October 2nd, 2008 at 12:00 am

apple iphone mobile platform developer software development kit non disclosure agreement released applications apps app store

Apple has announced some good news today in a compromise to open a part of its development to others.

Apple has a notorious history of being such a closed system that the software development kit for the iPhone mobile platform was one of the most radical things it has ever done in its entire history.  However, even opening the iPhone application development platform, developers are still required to sign a non-disclosure agreement wherein they cannot tell anyone anything about the app before, during and after its development.

That all changes today.  In a statement released on the iPhone Developer Program home page, Apple announces and explains the new terms of the Non Disclosure Agreement.

"We have decided to drop the non-disclosure agreement (NDA) for released iPhone software.

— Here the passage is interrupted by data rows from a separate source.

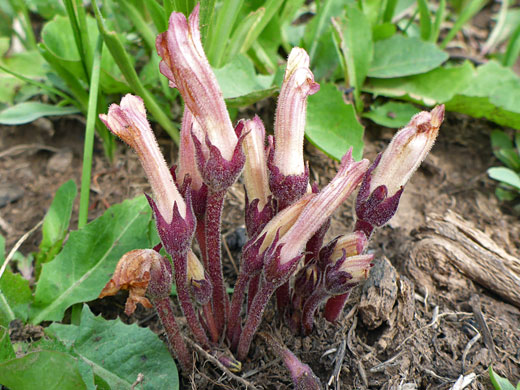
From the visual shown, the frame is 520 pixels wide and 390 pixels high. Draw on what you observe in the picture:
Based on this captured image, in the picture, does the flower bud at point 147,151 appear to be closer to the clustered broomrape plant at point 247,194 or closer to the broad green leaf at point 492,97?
the clustered broomrape plant at point 247,194

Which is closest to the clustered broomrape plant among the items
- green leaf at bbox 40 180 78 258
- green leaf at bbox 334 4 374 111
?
green leaf at bbox 40 180 78 258

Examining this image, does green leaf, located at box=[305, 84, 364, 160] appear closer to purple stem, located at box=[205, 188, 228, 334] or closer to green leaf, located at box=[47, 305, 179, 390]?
purple stem, located at box=[205, 188, 228, 334]

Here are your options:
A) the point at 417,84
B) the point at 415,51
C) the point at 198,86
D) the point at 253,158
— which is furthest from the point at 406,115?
the point at 198,86

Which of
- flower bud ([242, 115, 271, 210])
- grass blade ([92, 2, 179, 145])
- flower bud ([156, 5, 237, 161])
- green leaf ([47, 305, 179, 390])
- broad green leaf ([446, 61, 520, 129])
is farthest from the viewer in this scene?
broad green leaf ([446, 61, 520, 129])

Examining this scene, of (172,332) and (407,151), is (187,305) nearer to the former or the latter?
(172,332)

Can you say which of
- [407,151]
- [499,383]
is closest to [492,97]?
[407,151]

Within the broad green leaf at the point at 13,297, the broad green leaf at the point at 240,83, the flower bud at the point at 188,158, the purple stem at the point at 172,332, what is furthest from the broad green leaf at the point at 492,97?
the broad green leaf at the point at 13,297
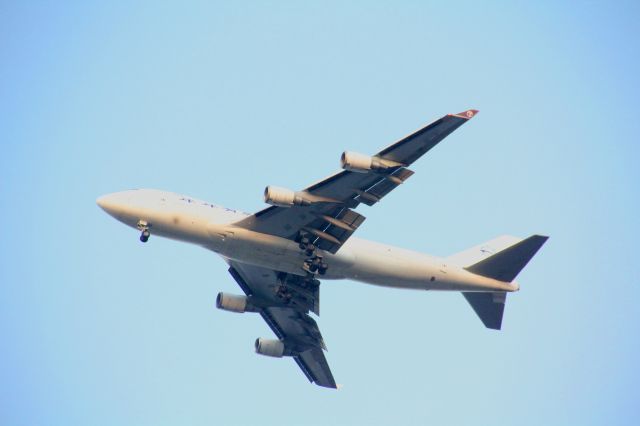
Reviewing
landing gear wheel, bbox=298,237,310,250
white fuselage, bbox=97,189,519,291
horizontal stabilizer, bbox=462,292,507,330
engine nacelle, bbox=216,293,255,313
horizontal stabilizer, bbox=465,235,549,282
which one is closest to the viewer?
white fuselage, bbox=97,189,519,291

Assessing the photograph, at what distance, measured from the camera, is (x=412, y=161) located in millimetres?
46750

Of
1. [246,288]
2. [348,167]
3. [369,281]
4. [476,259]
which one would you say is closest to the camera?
[348,167]

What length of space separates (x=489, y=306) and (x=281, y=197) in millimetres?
17166

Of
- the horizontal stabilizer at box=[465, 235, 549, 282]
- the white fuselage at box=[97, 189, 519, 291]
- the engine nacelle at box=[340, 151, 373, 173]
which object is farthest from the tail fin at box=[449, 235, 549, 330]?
the engine nacelle at box=[340, 151, 373, 173]

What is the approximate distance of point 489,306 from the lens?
56.8 meters

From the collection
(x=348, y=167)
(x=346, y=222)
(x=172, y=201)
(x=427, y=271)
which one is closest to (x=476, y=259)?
(x=427, y=271)

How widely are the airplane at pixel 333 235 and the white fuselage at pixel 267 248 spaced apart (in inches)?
2.3

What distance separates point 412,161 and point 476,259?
12.7m

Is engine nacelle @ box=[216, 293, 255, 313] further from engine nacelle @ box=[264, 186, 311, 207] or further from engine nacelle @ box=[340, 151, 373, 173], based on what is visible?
engine nacelle @ box=[340, 151, 373, 173]

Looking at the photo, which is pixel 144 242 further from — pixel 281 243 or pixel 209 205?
pixel 281 243

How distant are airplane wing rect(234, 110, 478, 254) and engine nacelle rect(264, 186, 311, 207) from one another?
2.27ft

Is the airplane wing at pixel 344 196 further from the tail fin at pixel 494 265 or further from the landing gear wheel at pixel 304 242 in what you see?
the tail fin at pixel 494 265

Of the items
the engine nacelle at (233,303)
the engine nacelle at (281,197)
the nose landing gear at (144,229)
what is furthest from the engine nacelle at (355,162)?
the engine nacelle at (233,303)

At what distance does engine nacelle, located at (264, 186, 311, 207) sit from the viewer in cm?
4816
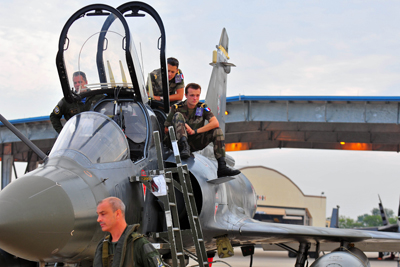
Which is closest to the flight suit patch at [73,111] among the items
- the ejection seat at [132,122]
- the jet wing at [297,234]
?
the ejection seat at [132,122]

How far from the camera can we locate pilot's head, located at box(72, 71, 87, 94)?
22.2 ft

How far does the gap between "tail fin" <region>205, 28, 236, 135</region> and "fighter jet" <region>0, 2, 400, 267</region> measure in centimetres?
223

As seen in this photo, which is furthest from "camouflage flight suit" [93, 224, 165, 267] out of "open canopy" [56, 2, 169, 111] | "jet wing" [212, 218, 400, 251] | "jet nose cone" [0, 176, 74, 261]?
"jet wing" [212, 218, 400, 251]

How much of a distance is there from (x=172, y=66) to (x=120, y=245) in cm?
549

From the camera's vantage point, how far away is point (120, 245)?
322cm

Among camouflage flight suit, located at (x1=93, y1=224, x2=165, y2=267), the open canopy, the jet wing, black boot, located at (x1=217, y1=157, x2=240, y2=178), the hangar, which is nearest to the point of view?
camouflage flight suit, located at (x1=93, y1=224, x2=165, y2=267)

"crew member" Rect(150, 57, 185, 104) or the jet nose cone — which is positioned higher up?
"crew member" Rect(150, 57, 185, 104)

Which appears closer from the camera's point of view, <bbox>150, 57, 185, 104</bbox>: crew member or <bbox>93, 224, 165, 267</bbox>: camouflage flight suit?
<bbox>93, 224, 165, 267</bbox>: camouflage flight suit

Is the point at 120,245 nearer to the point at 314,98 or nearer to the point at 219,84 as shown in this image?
Result: the point at 219,84

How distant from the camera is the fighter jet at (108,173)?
4.10 metres

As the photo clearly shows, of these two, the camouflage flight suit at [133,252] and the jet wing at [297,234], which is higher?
the camouflage flight suit at [133,252]

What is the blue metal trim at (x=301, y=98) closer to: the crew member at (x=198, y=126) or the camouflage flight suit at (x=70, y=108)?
the crew member at (x=198, y=126)

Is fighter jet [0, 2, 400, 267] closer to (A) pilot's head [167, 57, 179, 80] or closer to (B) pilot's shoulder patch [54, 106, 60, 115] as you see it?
(B) pilot's shoulder patch [54, 106, 60, 115]

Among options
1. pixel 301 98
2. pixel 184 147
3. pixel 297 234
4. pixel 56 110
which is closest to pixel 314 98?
pixel 301 98
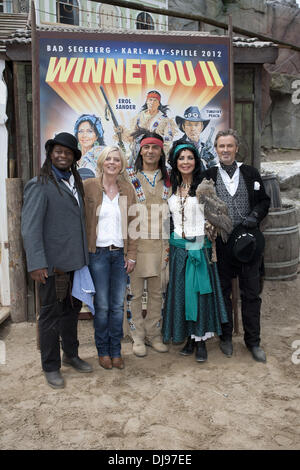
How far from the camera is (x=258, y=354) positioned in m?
3.69

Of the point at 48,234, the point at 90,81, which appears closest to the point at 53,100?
the point at 90,81

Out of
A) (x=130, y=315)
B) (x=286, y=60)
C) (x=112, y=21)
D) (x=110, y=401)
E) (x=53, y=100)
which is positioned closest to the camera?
(x=110, y=401)

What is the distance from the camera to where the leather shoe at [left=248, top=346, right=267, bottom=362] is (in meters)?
3.67

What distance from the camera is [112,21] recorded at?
16.2 metres

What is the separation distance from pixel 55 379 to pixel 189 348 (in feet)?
4.14

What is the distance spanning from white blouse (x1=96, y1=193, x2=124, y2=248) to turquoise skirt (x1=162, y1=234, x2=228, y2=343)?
0.58 meters

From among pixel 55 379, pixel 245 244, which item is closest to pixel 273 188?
pixel 245 244

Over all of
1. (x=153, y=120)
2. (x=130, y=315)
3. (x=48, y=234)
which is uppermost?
(x=153, y=120)

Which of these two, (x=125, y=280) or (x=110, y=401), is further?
(x=125, y=280)

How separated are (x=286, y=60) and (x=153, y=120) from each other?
61.1 ft

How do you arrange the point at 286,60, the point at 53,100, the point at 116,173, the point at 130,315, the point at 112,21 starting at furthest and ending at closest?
the point at 286,60 → the point at 112,21 → the point at 53,100 → the point at 130,315 → the point at 116,173

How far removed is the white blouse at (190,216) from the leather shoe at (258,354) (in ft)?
3.83

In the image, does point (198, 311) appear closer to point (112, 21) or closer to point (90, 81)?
point (90, 81)

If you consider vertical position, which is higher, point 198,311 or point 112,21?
point 112,21
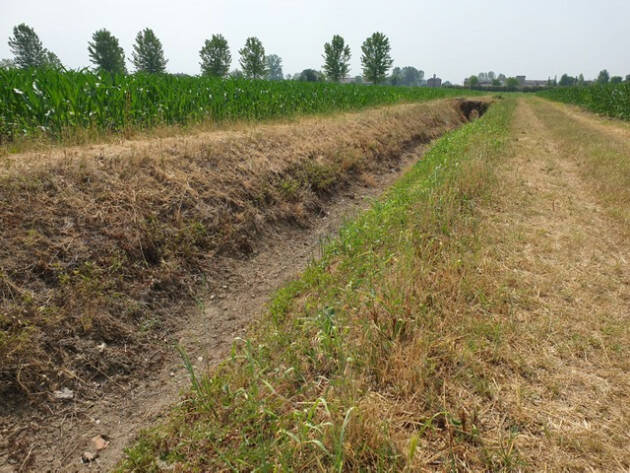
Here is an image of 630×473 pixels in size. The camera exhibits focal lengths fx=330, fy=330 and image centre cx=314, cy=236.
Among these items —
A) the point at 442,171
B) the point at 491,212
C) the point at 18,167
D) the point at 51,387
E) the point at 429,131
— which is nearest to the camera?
the point at 51,387

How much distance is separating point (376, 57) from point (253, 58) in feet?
72.2

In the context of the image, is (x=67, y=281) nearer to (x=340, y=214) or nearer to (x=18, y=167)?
(x=18, y=167)

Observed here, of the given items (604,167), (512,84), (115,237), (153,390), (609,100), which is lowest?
(153,390)

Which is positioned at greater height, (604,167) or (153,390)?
(604,167)

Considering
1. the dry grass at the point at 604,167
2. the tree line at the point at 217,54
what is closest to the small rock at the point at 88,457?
the dry grass at the point at 604,167

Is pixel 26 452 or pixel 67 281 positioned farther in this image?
pixel 67 281

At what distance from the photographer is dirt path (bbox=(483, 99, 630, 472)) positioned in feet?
6.59

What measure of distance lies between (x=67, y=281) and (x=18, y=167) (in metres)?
1.90

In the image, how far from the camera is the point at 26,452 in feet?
8.40

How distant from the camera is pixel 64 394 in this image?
9.78ft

We put the NDA in place because the iPhone OS includes many Apple inventions and innovations that we would like to protect, so that others don’t steal our work. It has happened before. While we have filed for hundreds of patents on iPhone technology, the NDA added yet another level of protection. We put it in place as one more way to help protect the iPhone from being ripped off by others.

However, the NDA has created too much of a burden on developers, authors and others interested in helping further the iPhone’s success, so we are dropping it for released software. Developers will receive a new agreement without an NDA covering released software within a week or so. Please note that unreleased software and features will remain under NDA until they are released. "

So there is still an NDA however it only works for unreleased software.  This means that if an app is already on the App Store, developers can tell anyone anything about it.

This move is in anticipation of the release of the T-Mobile G1, the first Google Android powered device to hit the market which boasts too much openness for its apps and even its operating system.

Apple’s dropping of the NDA for released software will help its developers improve onhow to develop for the iPhone mobile platform.  Best practices can discussed at will in open forums and help developers create better Apps for the iPhone.